After configuring OIDC SSO in Bonita, the Bonita login page appears and you are not redirected to the SSO login page.

Possible solution

  1. Check all the Bonita configuration settings are correct.

  2. Make sure setup[.sh][.bat] push has been executed and the server restarted after the changes.

  3. Try cleaning the cache and cookies of the web browser.

After logging in on the OIDC provider, you are redirected to Bonita but you get a 403 error.

Potential cause Either Bonita OIDC module does not manage to obtain the access tokens, or you don’t have the required rights to access the page (when trying to display a page of an application without having the required profile for example).

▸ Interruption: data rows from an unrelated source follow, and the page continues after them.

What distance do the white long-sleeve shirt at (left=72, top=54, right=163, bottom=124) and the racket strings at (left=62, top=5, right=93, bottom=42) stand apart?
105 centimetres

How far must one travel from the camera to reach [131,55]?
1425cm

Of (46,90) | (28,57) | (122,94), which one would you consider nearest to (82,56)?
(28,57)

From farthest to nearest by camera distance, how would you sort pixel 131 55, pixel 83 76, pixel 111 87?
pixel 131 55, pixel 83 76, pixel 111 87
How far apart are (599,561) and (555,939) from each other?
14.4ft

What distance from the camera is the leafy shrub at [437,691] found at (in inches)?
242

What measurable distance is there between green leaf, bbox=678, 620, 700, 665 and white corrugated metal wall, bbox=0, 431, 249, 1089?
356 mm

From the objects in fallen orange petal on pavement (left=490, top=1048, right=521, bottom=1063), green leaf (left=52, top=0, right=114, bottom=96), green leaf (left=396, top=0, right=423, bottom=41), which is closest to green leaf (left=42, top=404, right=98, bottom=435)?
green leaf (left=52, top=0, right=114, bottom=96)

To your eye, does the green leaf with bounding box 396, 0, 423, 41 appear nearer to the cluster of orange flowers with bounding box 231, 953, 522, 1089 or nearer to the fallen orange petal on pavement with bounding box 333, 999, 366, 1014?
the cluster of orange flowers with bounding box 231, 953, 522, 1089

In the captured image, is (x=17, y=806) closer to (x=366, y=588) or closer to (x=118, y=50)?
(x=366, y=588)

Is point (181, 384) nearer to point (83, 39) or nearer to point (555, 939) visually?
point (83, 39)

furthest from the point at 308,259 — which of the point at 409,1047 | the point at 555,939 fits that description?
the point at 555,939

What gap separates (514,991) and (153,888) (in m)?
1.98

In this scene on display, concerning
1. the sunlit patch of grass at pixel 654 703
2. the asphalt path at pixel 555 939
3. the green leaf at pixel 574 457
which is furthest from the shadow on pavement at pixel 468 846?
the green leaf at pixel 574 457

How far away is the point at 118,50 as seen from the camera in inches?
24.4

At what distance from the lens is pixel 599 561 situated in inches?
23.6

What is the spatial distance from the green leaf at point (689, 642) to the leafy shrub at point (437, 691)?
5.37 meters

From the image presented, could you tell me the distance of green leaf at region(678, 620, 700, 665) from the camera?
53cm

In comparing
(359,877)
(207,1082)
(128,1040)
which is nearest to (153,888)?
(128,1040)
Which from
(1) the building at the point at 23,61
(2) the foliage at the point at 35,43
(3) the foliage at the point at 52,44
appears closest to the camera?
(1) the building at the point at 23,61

Possible solution Check the logs:

  • If you see a message failed to turn code into token, it meens you are in the first situation. The next lines in the logs should indicate the origin of the problem. Usually, you will need to update the file keycloak-oidc.json to match the configuration of Bonita client declared on the OIDC provider. For example, you may get the following error in the logs: Unauthorized client with as error description: invalid client secret. In this case, just fix the client secret in the file keycloak-oidc.json (and push the new configuration into database using the setup tool).

  • If you don’t see any keycloak message, then it probably means the user trying to log in just does not have the required profile to see the application. Go to the profile list page and check the profile associated with the application to make sure the user has this profile.